TDSとは Total Dissolved Solids 総溶解固形物 の略語で、一言でいうと水中に含まれる不純物を測定して、数値化します。

※今回は技術的に測定してみたいだけなので、詳細は割愛します。

水質検査用品を取り扱っているセラジャパンのコラムに以下のようなものがあります。

TDSってなに?? | 株式会社セラジャパン
TDSメーターは水中に含まれる不純物を測定するようです。不純物とは何なのか?アクアリウムの不純物とは有害物質の事なのでしょうか?実際に飲料水やRO水、アクアリウムの水槽の飼育水を測定し、TDS値の違いを検証してみます。
アクアリウムのTDS値 | 株式会社セラジャパン
アクアリウムのTDS測定は推奨しません。正しい使用方法と測定内容を理解すれば、飼育水の汚れやミネラルを測定することは困難な事が分かります。TDS値は水に溶け込んだ色々な物の総量に反応し、単一物質に特化した測定には不向きな事が分かりました。飼...

全体図

簡易的な全体図になります。

スマートアクアリウムはRaspberry Piをベースに実装していきます。

Raspberry Piの持つGPIO経由で各種センサと接続してセンサ情報を収集、Raspberry Pi自身にセンサ情報を処理させます。
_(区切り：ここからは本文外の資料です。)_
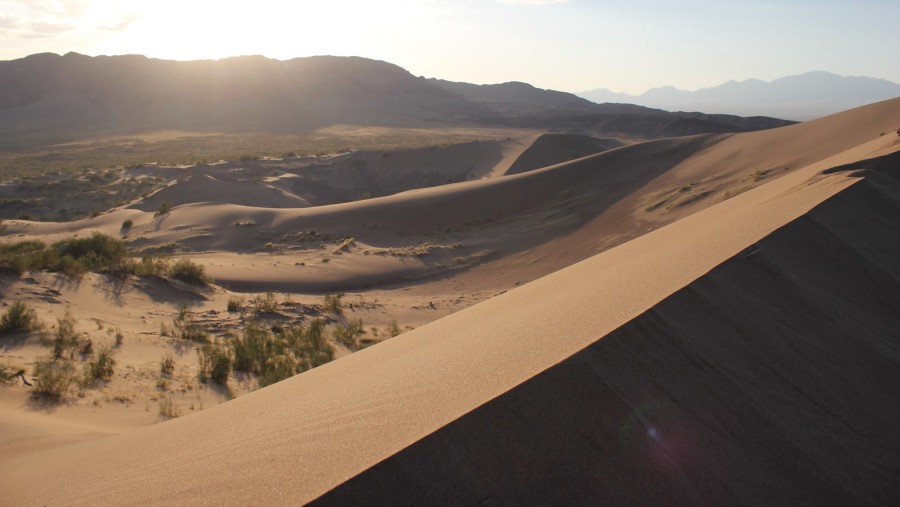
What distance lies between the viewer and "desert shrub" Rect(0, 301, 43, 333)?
24.2 ft

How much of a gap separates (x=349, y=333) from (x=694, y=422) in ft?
25.5

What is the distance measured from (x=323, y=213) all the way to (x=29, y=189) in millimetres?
17181

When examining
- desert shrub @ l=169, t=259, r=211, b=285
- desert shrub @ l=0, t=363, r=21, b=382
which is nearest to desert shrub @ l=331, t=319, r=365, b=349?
desert shrub @ l=169, t=259, r=211, b=285

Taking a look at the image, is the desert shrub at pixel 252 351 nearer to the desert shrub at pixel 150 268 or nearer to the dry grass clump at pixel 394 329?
the dry grass clump at pixel 394 329

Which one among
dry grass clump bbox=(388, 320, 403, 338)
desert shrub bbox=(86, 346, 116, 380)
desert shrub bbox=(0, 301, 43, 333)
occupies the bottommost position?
dry grass clump bbox=(388, 320, 403, 338)

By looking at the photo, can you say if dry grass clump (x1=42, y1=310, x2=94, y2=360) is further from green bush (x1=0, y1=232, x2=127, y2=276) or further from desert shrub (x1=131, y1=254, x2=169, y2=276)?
desert shrub (x1=131, y1=254, x2=169, y2=276)

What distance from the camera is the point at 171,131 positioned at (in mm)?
80125

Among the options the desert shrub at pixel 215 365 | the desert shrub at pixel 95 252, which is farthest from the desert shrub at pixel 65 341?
the desert shrub at pixel 95 252

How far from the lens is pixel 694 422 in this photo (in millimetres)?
3076

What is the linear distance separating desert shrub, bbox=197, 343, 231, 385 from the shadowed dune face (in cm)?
520

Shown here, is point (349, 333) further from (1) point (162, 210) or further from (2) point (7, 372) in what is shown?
(1) point (162, 210)

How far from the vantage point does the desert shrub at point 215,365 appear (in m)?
7.12

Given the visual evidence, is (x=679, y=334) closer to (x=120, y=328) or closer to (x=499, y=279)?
(x=120, y=328)

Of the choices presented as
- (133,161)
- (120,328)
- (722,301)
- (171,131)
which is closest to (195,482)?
(722,301)
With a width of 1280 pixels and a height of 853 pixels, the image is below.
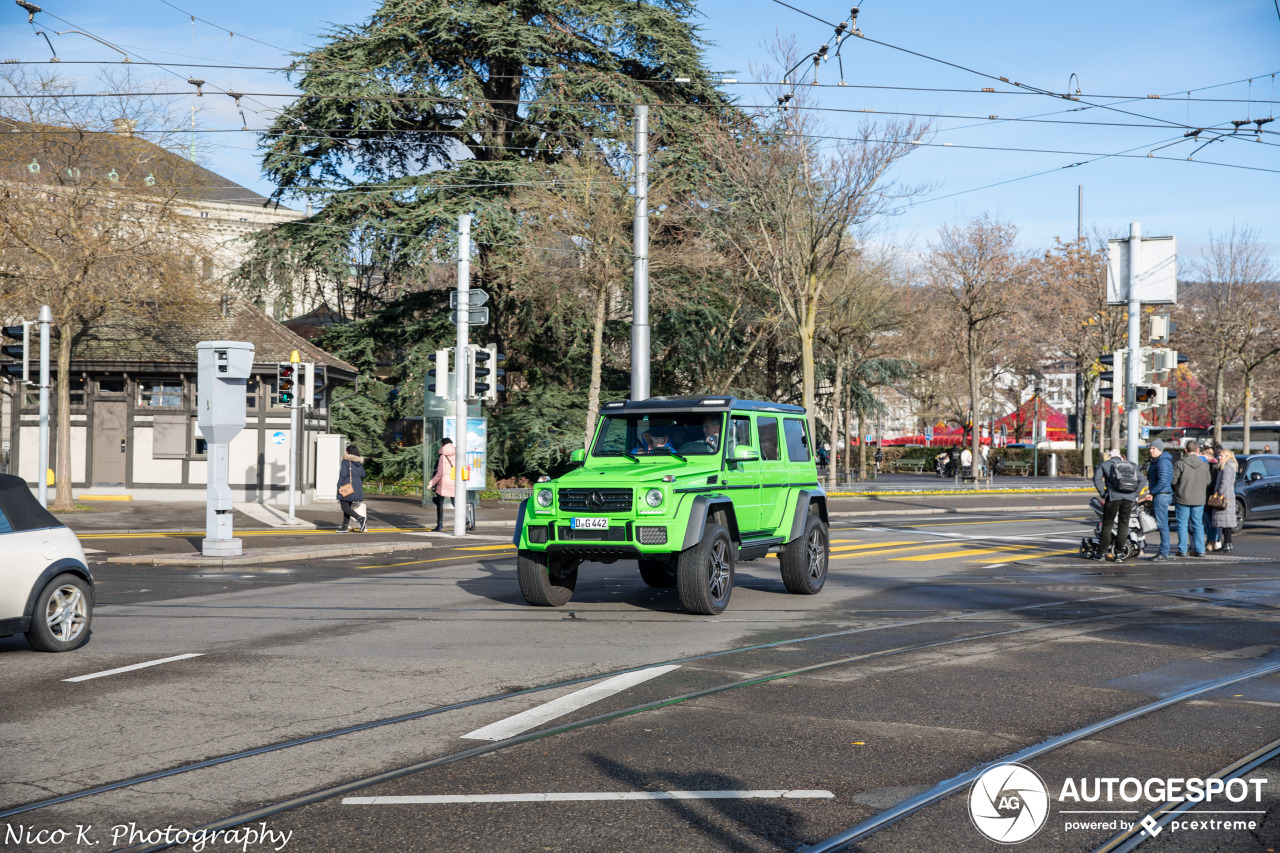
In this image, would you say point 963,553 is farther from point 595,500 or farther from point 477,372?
point 595,500

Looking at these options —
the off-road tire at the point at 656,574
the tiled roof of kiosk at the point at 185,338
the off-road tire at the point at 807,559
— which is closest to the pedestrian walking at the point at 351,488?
the tiled roof of kiosk at the point at 185,338

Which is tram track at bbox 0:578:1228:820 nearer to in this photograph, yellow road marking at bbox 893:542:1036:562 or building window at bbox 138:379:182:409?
yellow road marking at bbox 893:542:1036:562

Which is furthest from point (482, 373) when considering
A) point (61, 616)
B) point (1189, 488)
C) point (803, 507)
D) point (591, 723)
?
point (591, 723)

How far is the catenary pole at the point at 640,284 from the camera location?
69.9ft

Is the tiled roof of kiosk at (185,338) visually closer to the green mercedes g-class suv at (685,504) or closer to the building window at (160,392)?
the building window at (160,392)

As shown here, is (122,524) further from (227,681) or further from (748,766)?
(748,766)

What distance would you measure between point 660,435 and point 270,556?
322 inches

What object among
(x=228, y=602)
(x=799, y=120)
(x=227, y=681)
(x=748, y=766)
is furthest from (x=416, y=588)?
(x=799, y=120)

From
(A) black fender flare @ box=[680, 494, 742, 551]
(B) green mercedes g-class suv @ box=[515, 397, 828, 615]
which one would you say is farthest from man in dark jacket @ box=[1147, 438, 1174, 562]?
(A) black fender flare @ box=[680, 494, 742, 551]

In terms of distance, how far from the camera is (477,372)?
2098cm

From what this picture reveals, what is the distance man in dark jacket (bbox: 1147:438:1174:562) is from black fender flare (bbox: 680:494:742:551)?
9.40 metres

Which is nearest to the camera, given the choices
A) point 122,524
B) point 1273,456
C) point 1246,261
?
point 122,524

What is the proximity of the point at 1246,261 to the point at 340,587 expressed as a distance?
51.4 metres

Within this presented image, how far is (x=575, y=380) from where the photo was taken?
113 feet
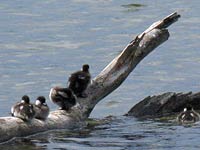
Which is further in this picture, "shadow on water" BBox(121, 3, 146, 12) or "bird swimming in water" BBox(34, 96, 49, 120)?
"shadow on water" BBox(121, 3, 146, 12)

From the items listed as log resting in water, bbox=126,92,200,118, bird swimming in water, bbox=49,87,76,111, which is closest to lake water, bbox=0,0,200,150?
log resting in water, bbox=126,92,200,118

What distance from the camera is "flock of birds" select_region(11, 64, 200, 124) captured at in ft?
56.9

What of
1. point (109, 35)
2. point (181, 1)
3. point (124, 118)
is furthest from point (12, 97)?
point (181, 1)

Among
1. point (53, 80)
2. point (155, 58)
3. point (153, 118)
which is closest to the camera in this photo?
point (153, 118)

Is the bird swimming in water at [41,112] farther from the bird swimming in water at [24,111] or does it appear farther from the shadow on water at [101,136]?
the shadow on water at [101,136]

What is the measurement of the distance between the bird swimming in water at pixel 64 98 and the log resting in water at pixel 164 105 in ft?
7.12

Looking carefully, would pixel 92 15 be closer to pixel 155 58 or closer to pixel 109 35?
pixel 109 35

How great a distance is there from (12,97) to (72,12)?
12085 mm

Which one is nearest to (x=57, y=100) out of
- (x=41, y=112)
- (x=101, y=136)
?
(x=101, y=136)

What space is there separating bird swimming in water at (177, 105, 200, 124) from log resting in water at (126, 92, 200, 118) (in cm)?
60

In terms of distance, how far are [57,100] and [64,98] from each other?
0.26m

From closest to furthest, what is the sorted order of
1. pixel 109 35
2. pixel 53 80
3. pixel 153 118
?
pixel 153 118
pixel 53 80
pixel 109 35

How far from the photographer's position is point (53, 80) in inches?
988

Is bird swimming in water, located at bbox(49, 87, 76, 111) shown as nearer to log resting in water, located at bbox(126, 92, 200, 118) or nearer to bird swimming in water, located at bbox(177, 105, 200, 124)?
Result: bird swimming in water, located at bbox(177, 105, 200, 124)
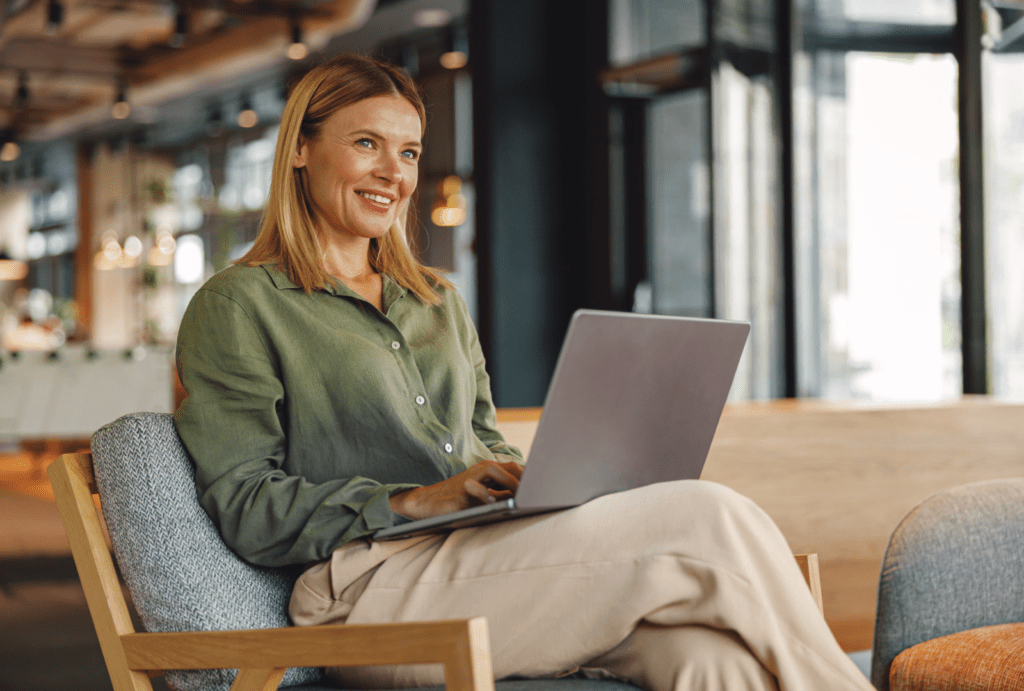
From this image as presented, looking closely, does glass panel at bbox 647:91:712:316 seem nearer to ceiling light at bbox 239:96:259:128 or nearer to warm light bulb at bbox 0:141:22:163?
ceiling light at bbox 239:96:259:128

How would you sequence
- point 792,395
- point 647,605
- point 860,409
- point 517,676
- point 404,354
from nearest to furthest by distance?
1. point 647,605
2. point 517,676
3. point 404,354
4. point 860,409
5. point 792,395

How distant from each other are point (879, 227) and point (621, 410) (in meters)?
3.96

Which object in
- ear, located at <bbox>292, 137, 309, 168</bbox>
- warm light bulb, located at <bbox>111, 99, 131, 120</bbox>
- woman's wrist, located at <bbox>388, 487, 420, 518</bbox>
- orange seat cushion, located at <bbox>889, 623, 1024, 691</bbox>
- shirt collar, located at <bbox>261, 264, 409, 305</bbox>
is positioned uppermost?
warm light bulb, located at <bbox>111, 99, 131, 120</bbox>

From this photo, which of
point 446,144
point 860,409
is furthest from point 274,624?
point 446,144

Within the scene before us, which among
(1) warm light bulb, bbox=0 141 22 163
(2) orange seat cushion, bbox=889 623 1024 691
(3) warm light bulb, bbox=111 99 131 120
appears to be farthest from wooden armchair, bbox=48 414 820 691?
(1) warm light bulb, bbox=0 141 22 163

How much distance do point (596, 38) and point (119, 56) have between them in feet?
20.5

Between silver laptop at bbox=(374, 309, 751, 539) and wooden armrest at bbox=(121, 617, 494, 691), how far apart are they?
7.5 inches

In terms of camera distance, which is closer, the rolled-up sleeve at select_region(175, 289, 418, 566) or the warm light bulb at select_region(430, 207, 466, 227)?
the rolled-up sleeve at select_region(175, 289, 418, 566)

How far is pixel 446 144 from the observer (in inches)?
424

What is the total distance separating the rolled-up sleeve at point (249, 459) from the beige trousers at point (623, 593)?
0.06 metres

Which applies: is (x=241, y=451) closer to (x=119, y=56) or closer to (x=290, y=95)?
(x=290, y=95)

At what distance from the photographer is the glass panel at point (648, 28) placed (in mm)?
5699

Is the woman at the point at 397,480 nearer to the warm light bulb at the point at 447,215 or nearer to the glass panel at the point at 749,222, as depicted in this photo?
the glass panel at the point at 749,222

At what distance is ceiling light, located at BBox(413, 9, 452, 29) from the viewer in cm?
935
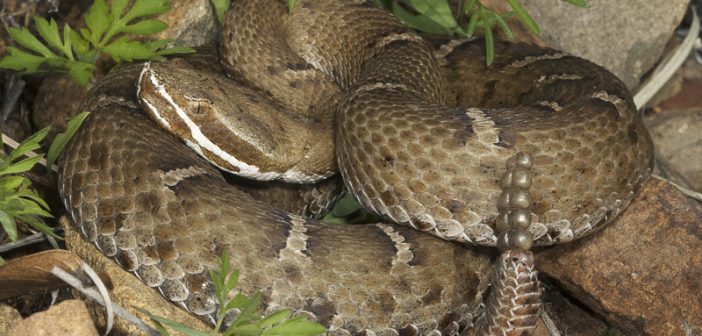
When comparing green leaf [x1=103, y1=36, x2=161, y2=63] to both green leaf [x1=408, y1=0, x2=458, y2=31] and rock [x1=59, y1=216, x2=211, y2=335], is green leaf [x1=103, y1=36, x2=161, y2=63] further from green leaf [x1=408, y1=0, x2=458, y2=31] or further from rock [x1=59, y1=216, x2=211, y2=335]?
green leaf [x1=408, y1=0, x2=458, y2=31]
今回はTDSセンサ KS0429、ADC MCP3008 を使って、機能を追加していきます。

今後、機能拡張を行うごとに全体図は更新していきます。現時点で実装予定の機能は以下のとおりです。

【実装済み】
・水温測定
・室温/湿度測定


【未実装】
・TDS(Total Dissolved Solids)測定 ← 今回実装
・pH測定
・CO2測定
・センサ情報のOLED表示
・映像ストリーミング
・Webサーバにセンサ情報公開

準備物

TDSセンサ KS0429

今回使用するのもAmazonで購入可能な中華製KEYESTUDIO TDSセンサーです。

KS0429 keyestudio TDS Meter V1.0 - Keyestudio Wiki

公式wikiに仕様や使い方がまとめられており、Arduino用C言語ですがサンプルコードがあるのも親切で好印象。

今回はサンプルコードをRaspberry Pi用pythonに書き換えて利用させてもらいます。

ADC MCP3008

TDSセンサはアナログ出力のため、そのままではラズパイに入力することができません。

今回はMCP3008(ADC 8チャネル・分解能10bit・SPI)を用いて、アナログ出力をデジタル出力に変換してからラズパイに入力します。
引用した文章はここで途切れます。